"Oh damn. Everything's happening at once. He'll kill me. Ken will kill me if he finds out."
"No one's going to kill you, Beni. You'll take a bath and go to sleep."
"What will I tell Mama when she asks why I came home?"
"I don't know. Let me think, Beni. I hate all these lies," I moaned.
"I don't even know exactly what they did to me," she chanted. She embraced herself and rocked. "Someone's got my panties."
"Maybe you just couldn't find them, Beni." I mumbled and hurried to the bathroom, blaming myself now because I had gone along with her and helped her to get Mama to let her go. I should have known better. I should have done more to stop her. Roy will be so furious at both of us, I thought. And poor Mama, with all she has to bear, now to have this added to the burden. She'll just crumble like some piece of thin clay, old and tired and dried out from shedding all those tears. I had to think, think hard, find a way to keep this terrible secret from her. Even more important than protecting Beni at the moment was the need to protect Mama. And Beni was right. Who knew what Ken would do?
This was one time I was glad Roy slept like the dead. Between Beni's sobs and the noise we made getting her from our bedroom and into the bath, I was sure someone would wake to see what we were doing. Thankfully, no one did. Ken was still snoring on the sofa and Mama must have been so exhausted, she slept right through all the noise.
Once I got Beni undressed, I felt even more terrible for her. Just as she said, boys had done things on her stomach and her breasts. She complained about the aches in her thighs. I got her into the water and helped her wash. She even had to wash her hair. It smelled like someone had poured whiskey on it. Afterward, I wrapped her in a big towel and helped dry her because she suddenly got a violent case of the chills. Her teeth rattled and her whole body
shuddered. We returned to the bedroom and I helped her put on a nightgown and get under her blankets.
"My head feels like it's full of pinballs knocking into each other," she moaned.
I found some aspirin for her and had her take two. She held onto my hand as if she thought if I left her side, she would disappear. I sat beside her and waited while she mumbled about what they had done to her until she fell asleep. Then I pried her fingers from mine, straightened her blankets, and went to bed.
But I didn't fall back to sleep. I lay there, thinking, trying to come up with some reason, some way to explain Beni's being home without alarming Mama and causing another family crisis.
However, there was so much commotion in the morning when Mama woke up and found Ken in the living room, I didn't have much chance to prepare her for the sight of Beni.
"So you finally decided to come back, Ken Arnold," I heard her say. "After you ran out of money, no doubt. Just like always."

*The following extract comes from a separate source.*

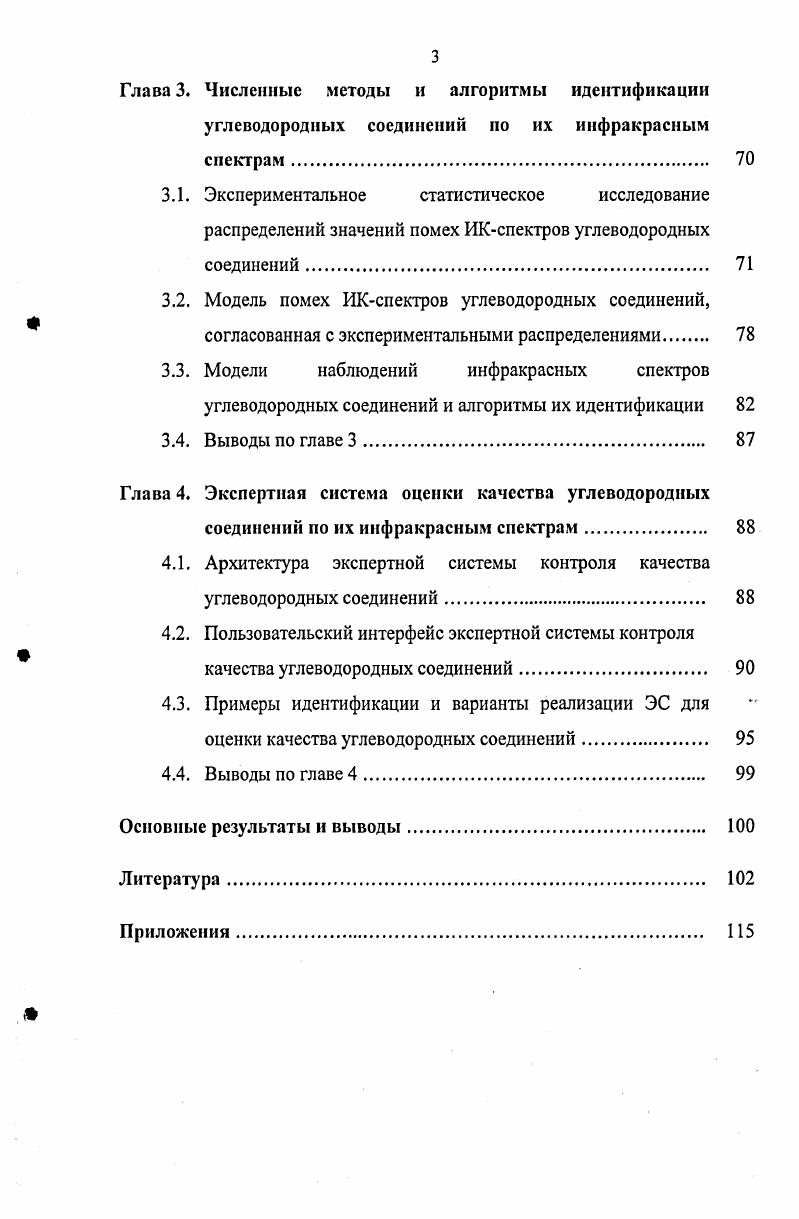углеводородных соединений нефтепродуктов 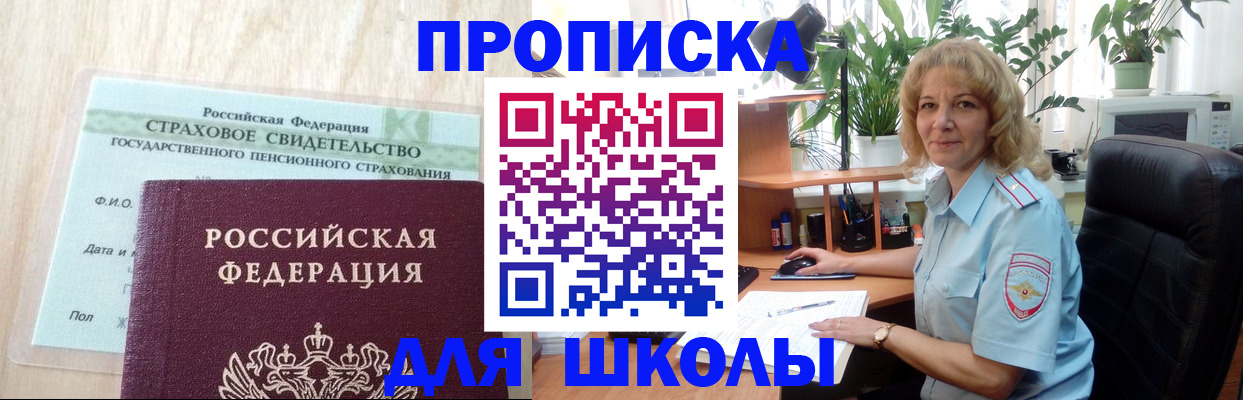 прописка для военкомата в Анжеро-Судженске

"Quiet, woman," Ken pleaded. "You'll bust my head open with that mouth of yours."
"I hope I do," she told him.
I looked over at Beni, who was still asleep, her back to me, her face to the wall. I put on my robe and went out to keep Mama from getting into another down and out shouting match with Ken. Roy met me in the hall. We looked at each other and then joined Mama in the kitchen.

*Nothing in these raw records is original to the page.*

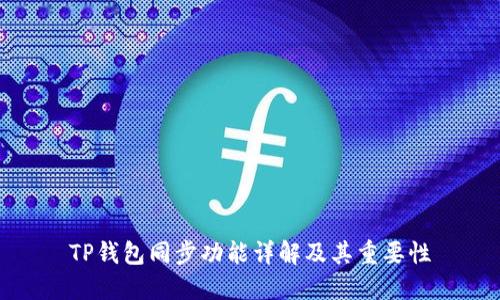 TP钱包同步功能详解及其重要性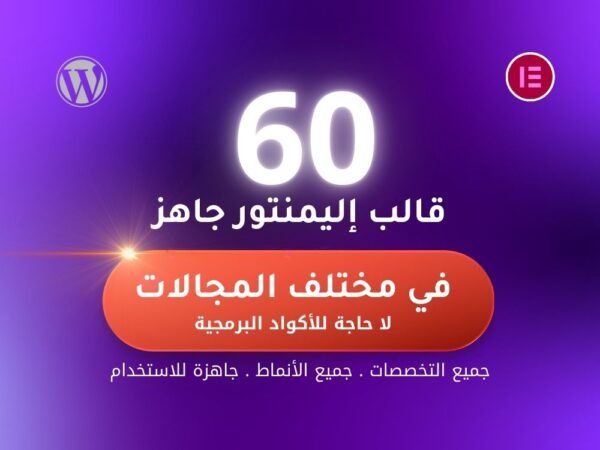 قوالب مواقع إليمنتور جاهزة 3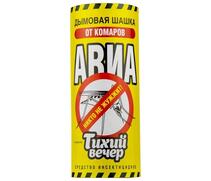 Дымовая шашка "Тихий вечер "АВИА"", инсектицидная, шт - 223 гр., фото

"He's back," she told us and waved her hand toward the living room. "Looking like a homeless fool. Go take yourself a bath or a shower, Ken Arnold," she cried toward the living room doorway. "You're fouling up my living room with the stench."

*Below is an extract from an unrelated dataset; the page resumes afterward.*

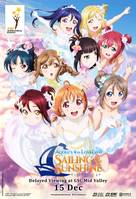 Love Live! Sunshine!! The School Idol Movie Over The Rainbow - Malaysian Movie Poster (xs thumbnail)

"Leave me be. Make some coffee," he added.
"Make some coffee," Mama muttered. "I hope he didn't go and lose that good job," she continued as she started to make the coffee.
Ken had a job as a janitor in a government building and it would give him benefits if he lasted six months.
Roy scratched his head and turned to go back to his room. He stopped dead in the hallway after gazing through my and Beni's bedroom door.
"I thought she was sleeping over at her friend's house. Why is she home?" he asked.
Mama spun around.
"Who?" She looked at me. "Beni came home last night?"
"Yes, Mama," I said.
She nodded, pressing her lower lip over her upper and sagged her shoulders. Her forehead rippled into folds of worry, her eyes darkening.
"Go on, tell me what."
"Nothing, Mama," I said quickly. "Only, she did what you told her to do. When they were going to leave to go to a hip-hop joint, she left them and came home."
Mama tilted her head with skepticism. I shifted my eyes quickly, only they focused on Roy and that was worse. He was frowning.